Rini menyebut pembahasan dengan Menkeu mencakup berbagai pekerjaan rumah lintas kementerian, salah satunya terkait kesejahteraan ASN. “Macam-macam lah pembahasannya, banyak PR-nya saya sama Pak Menteri. Iya, salah satunya usulan kenaikan gaji ASN 2026,” ujar Rini kepada wartawan.
Usulan tersebut sebelumnya telah disampaikan secara resmi melalui surat kepada Menteri Keuangan. Menanggapi hal itu, Purbaya menyatakan pemerintah belum mengambil keputusan dan masih akan melakukan kajian mendalam. “Nanti kita nilai dan kita assess, kita diskusikan nanti,” kata Purbaya dalam konferensi pers APBN Kita beberapa waktu lalu.

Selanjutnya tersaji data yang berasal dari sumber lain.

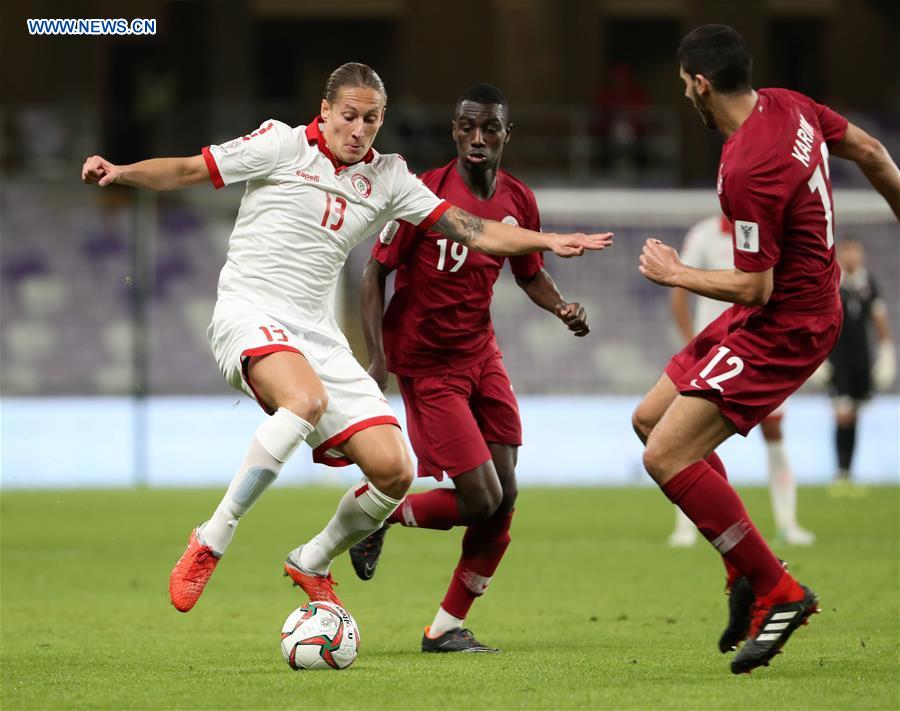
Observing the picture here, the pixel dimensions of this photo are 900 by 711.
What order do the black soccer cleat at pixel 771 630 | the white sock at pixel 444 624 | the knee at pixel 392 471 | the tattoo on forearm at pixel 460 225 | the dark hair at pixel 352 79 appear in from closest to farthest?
the black soccer cleat at pixel 771 630 → the knee at pixel 392 471 → the dark hair at pixel 352 79 → the tattoo on forearm at pixel 460 225 → the white sock at pixel 444 624

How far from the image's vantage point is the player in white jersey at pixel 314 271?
5668mm

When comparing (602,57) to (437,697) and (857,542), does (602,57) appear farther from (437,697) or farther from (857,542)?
(437,697)

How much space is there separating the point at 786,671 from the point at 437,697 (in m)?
1.39

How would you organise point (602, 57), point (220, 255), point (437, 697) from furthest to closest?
point (602, 57) → point (220, 255) → point (437, 697)

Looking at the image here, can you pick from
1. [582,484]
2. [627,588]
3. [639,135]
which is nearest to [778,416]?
[627,588]

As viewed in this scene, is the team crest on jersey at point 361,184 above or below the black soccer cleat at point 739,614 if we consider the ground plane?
above

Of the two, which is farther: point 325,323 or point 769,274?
point 325,323

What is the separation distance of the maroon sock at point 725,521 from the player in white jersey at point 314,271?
0.96m

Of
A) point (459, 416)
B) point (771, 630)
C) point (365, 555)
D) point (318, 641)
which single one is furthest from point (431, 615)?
point (771, 630)

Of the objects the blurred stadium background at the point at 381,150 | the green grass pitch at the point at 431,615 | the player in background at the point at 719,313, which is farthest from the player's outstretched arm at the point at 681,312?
the blurred stadium background at the point at 381,150

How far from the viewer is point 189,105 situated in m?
24.9

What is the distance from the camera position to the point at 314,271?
6.05 meters

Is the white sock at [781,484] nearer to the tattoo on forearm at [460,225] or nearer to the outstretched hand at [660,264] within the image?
the tattoo on forearm at [460,225]

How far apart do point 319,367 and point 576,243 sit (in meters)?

Rencana kenaikan gaji ASN sendiri sudah mencuat sejak pertengahan 2025. Kebijakan tersebut tercantum dalam Peraturan Presiden Nomor 79 Tahun 2025 tentang Pemutakhiran Rencana Kerja Pemerintah (RKP) 2025, yang memasukkan penyesuaian gaji ASN, TNI-Polri, serta pejabat negara sebagai bagian dari program prioritas. Dalam dokumen RKP terbaru, kenaikan gaji ASN masuk dalam delapan Program Hasil Terbaik Cepat pemerintah. Namun, realisasi kebijakan tersebut tetap bergantung pada kondisi fiskal dan hasil pembahasan lanjutan antara Kementerian PAN-RB dan Kementerian Keuangan.
Hingga kini, pemerintah belum memastikan besaran maupun waktu pasti kenaikan gaji PNS. Kementerian Keuangan menegaskan setiap kebijakan belanja pegawai akan mempertimbangkan kesinambungan anggaran negara dan prioritas pembangunan lainnya.